#### Textauszug

Wir setzten durch, dass europaweit Tausende kleiner Metzgereien, Bäckereien, Brauereien und Käsereien schlossen, indem wir die Hygieneansprüche
so hoch schraubten, dass viele sie nicht mehr einhalten konnten. Auf
unseren Feldern haben entartete Kräuter keine Chance, da wir weiterhin
den üppigen Gebrauch von Glyphosat erlauben. Wir führten ein willkürlich festzusetzendes „Mindesthaltbarkeitsdatum“ ein, werfen Lebensmittel aber meistens schon lange vor dessen Ablauf weg.

########

## Aufgabe:
Benenne im Textauszug "Glyphosat" in "Pflanzenschutzmitteln" um und gib dabei den Abschnitt wieder, der bei den Worten "Wir setzten durch, dass" beginnt und nach "dessen Ablauf weg." endet.

#### Zu prüfendes Material

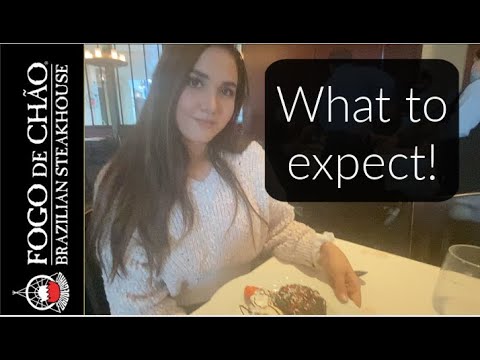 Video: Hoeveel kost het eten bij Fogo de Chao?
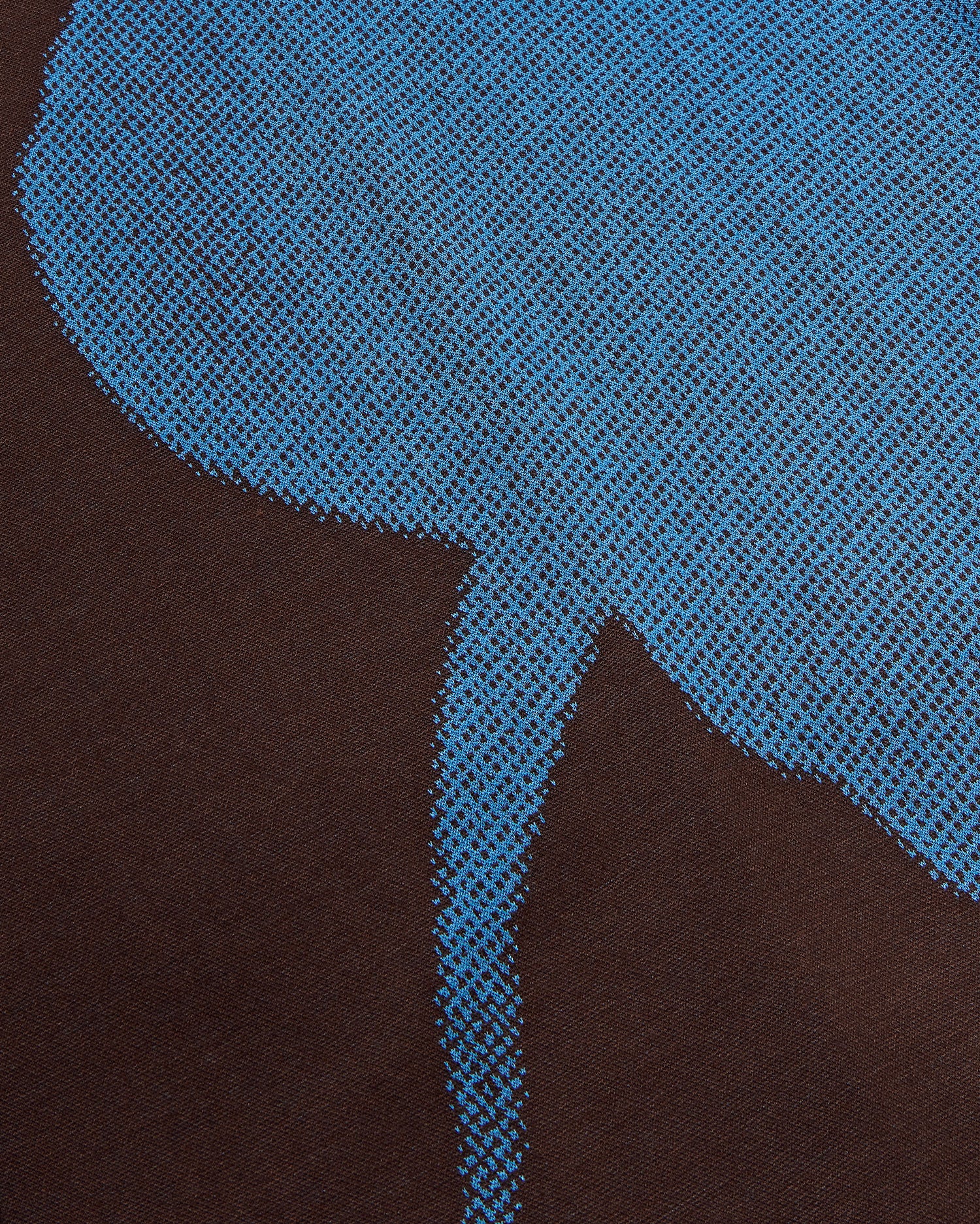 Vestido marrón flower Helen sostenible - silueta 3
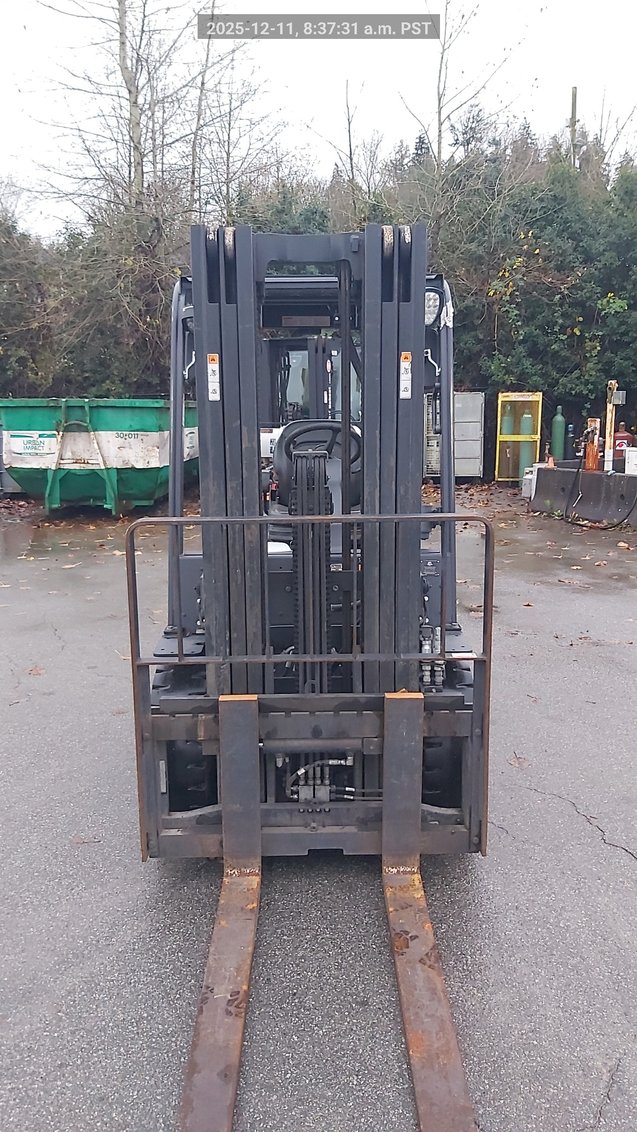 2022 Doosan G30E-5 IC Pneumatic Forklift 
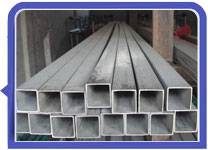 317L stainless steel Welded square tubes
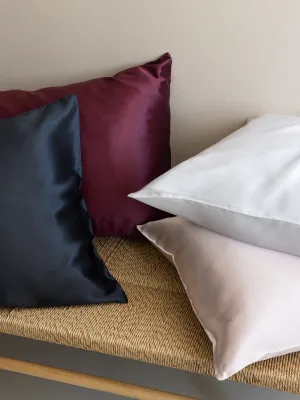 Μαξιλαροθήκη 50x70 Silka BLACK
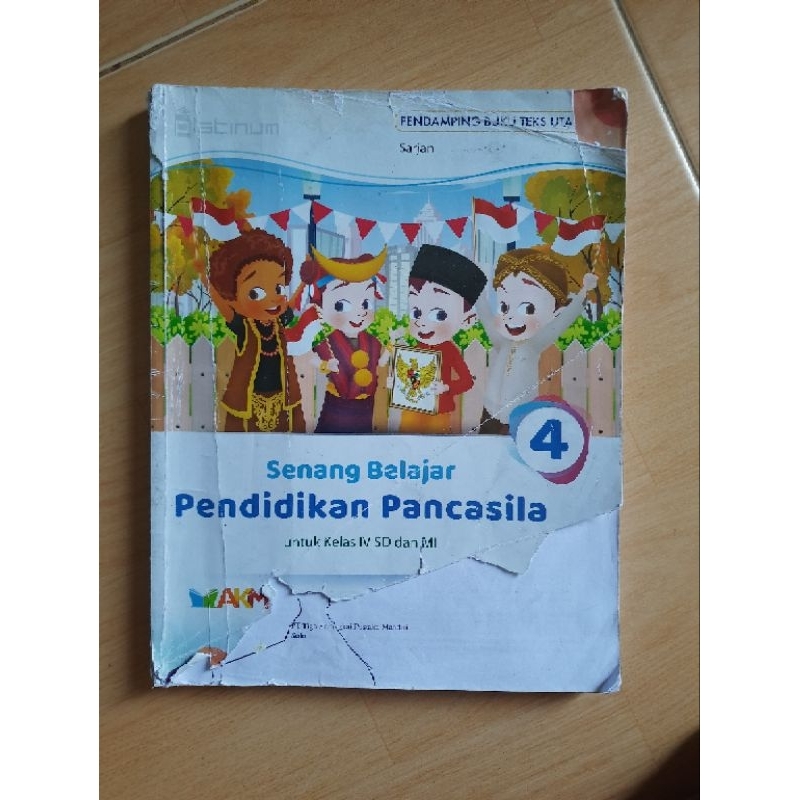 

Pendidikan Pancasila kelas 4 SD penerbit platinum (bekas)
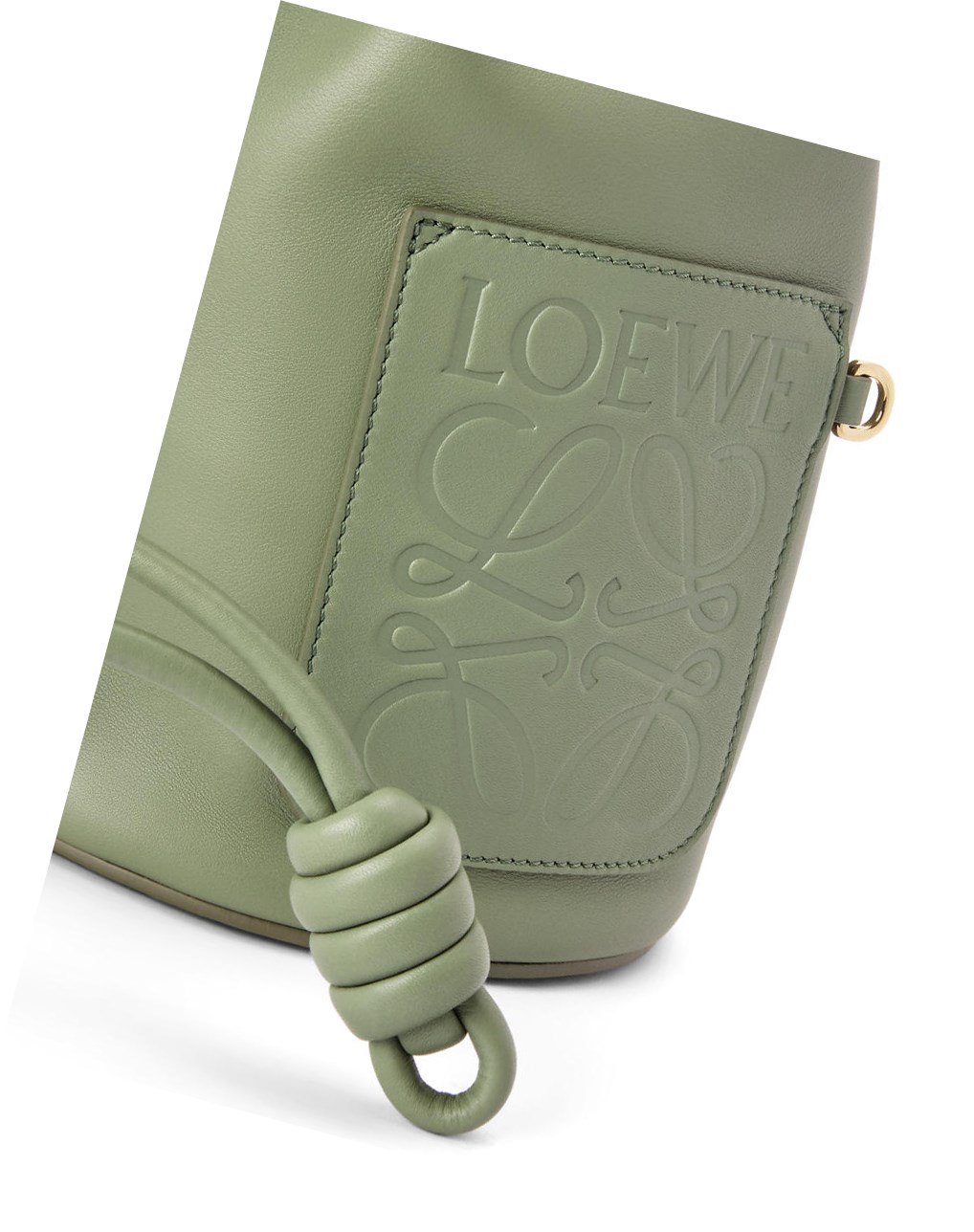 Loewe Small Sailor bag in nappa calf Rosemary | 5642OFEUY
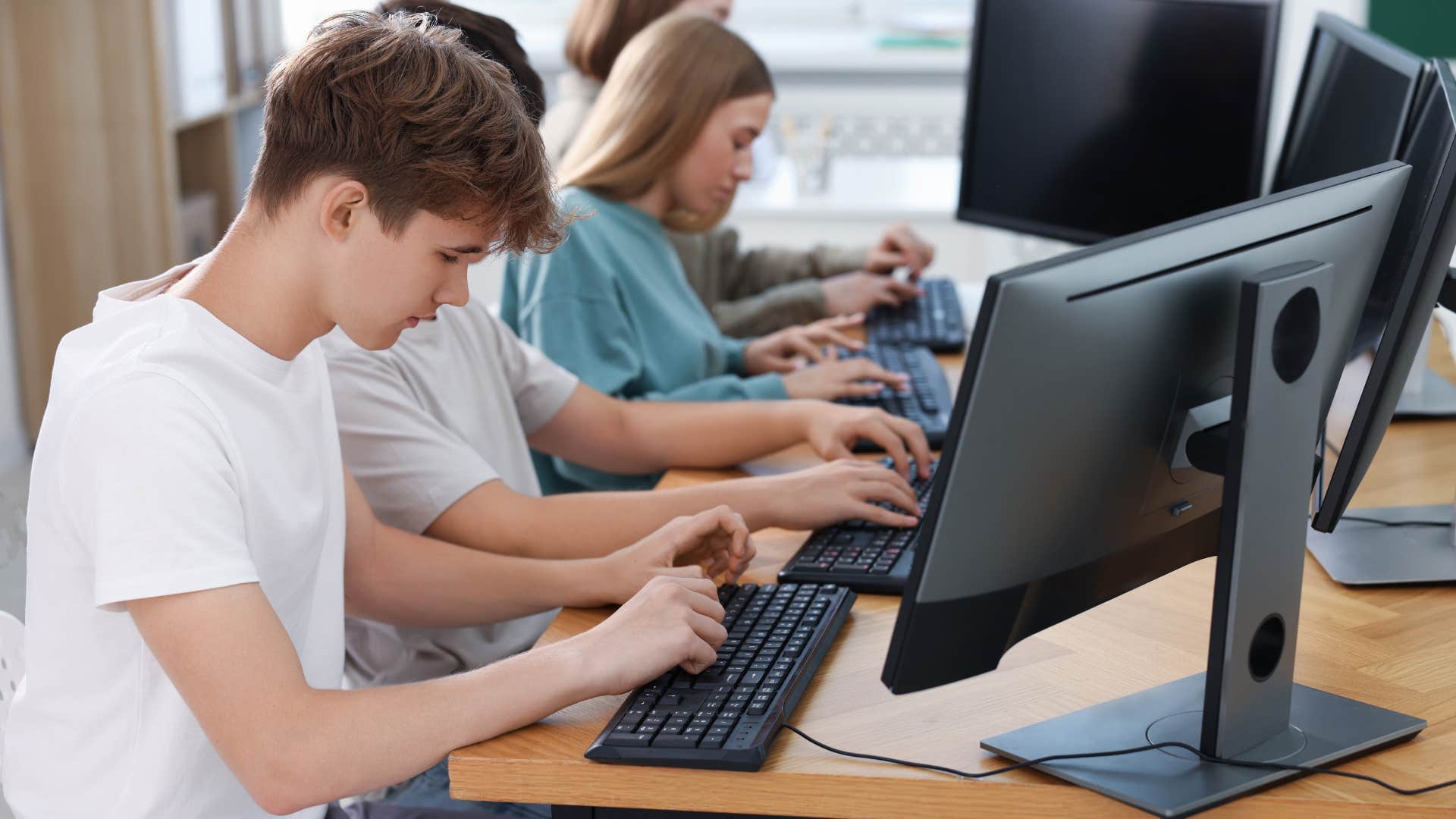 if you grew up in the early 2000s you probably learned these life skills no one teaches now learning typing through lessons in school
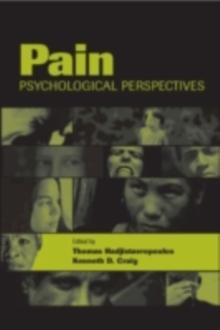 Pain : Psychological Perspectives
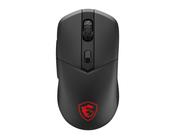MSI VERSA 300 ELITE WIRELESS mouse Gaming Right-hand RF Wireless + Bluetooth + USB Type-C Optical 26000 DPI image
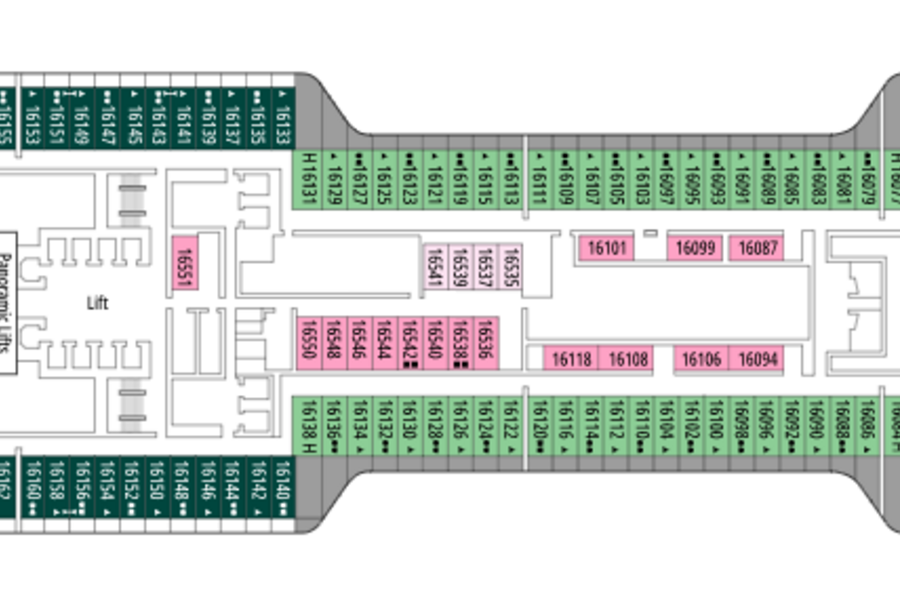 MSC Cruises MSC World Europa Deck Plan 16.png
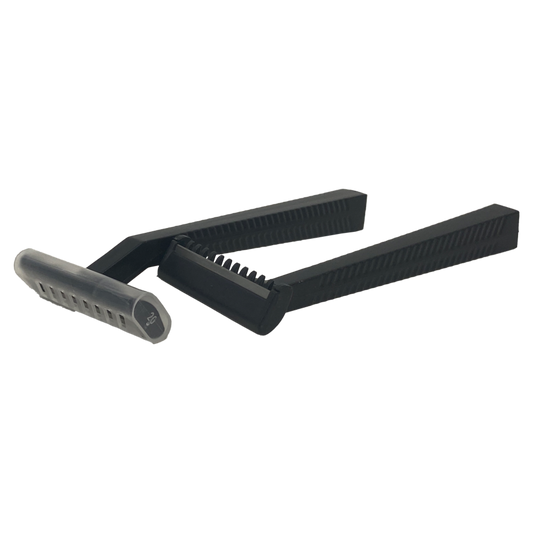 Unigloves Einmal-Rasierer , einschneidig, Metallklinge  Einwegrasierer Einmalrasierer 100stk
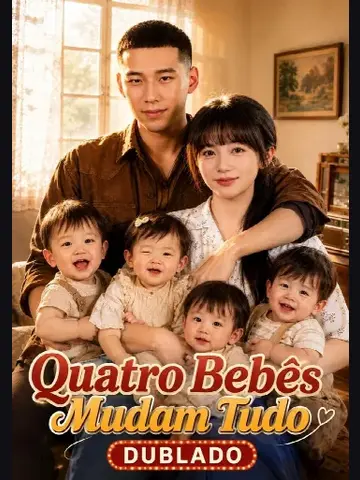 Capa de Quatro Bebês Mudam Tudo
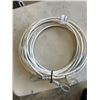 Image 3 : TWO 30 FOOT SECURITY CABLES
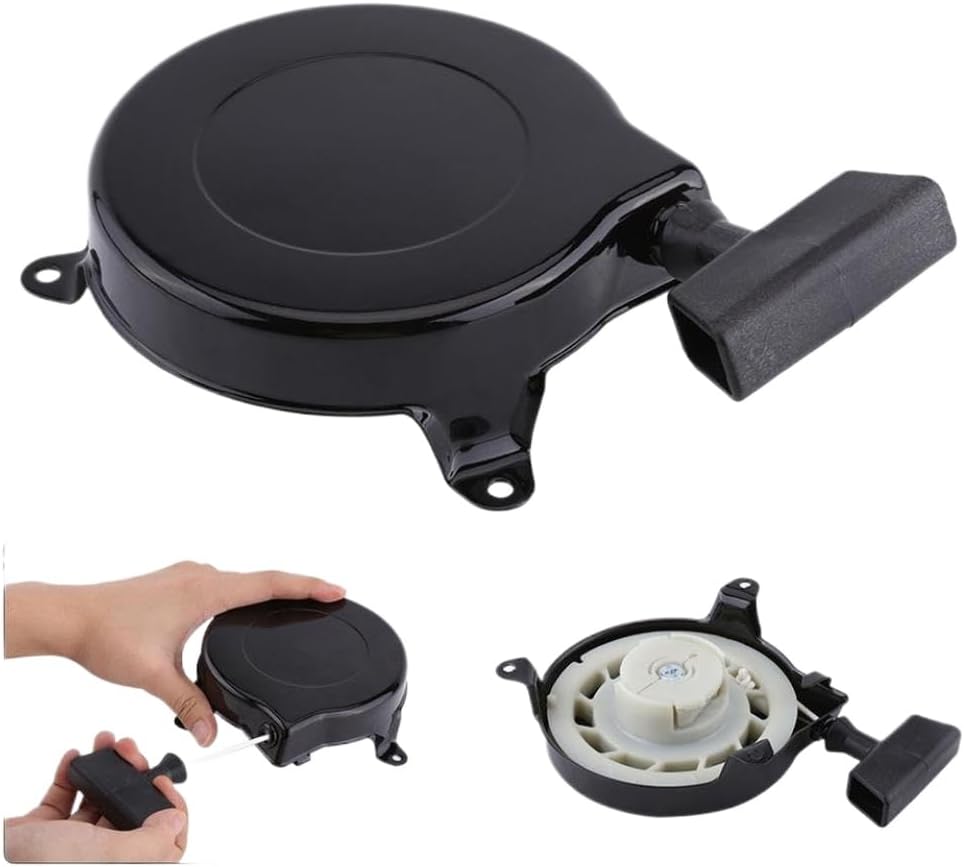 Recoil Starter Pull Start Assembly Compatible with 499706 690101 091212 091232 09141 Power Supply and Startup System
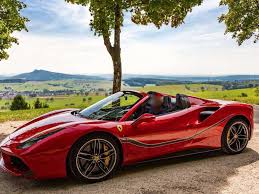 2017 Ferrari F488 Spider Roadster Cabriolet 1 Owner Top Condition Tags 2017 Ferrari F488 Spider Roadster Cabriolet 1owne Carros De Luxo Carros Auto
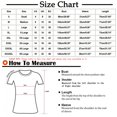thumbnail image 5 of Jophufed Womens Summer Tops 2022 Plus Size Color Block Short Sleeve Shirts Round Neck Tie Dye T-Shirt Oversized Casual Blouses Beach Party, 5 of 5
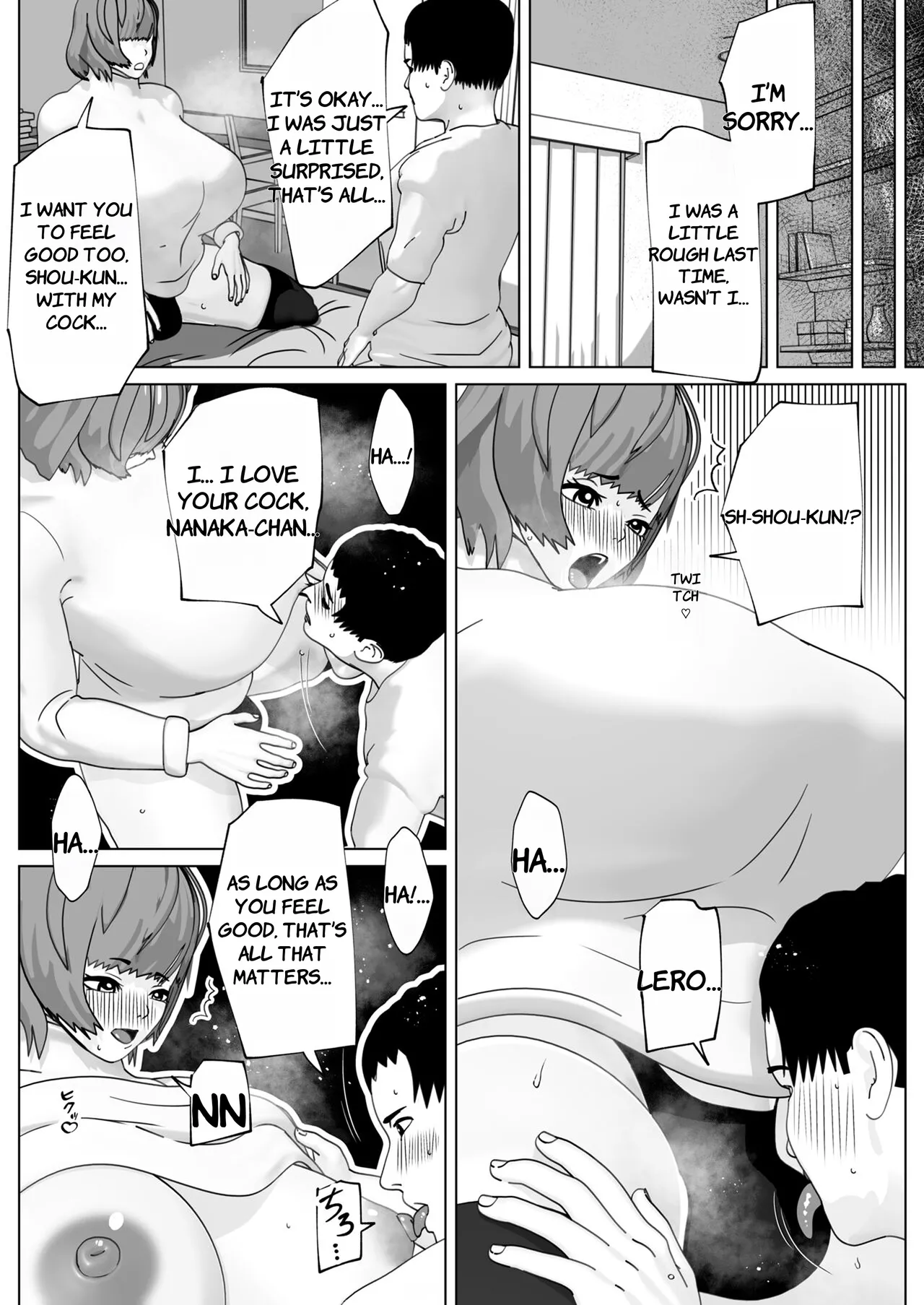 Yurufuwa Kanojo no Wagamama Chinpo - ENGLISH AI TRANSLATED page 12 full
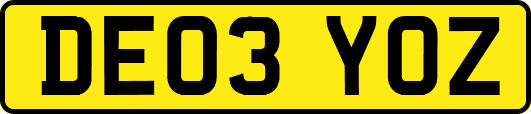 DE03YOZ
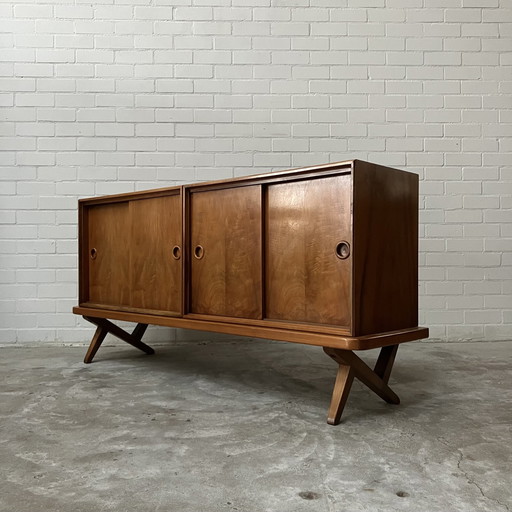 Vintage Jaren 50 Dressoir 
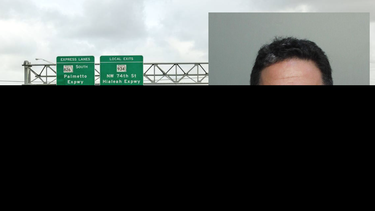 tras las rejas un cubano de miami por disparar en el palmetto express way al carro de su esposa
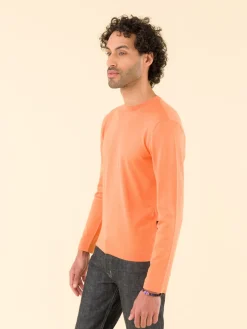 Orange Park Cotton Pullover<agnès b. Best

########

## Antwort:
Wir setzten durch, dass europaweit Tausende kleiner Metzgereien, Bäckereien, Brauereien und Käsereien schlossen, indem wir die Hygieneansprüche
so hoch schraubten, dass viele sie nicht mehr einhalten konnten. Auf
unseren Feldern haben entartete Kräuter keine Chance, da wir weiterhin
den üppigen Gebrauch von Pflanzenschutzmitteln erlauben. Wir führten ein willkürlich festzusetzendes „Mindesthaltbarkeitsdatum“ ein, werfen Lebensmittel aber meistens schon lange vor dessen Ablauf weg.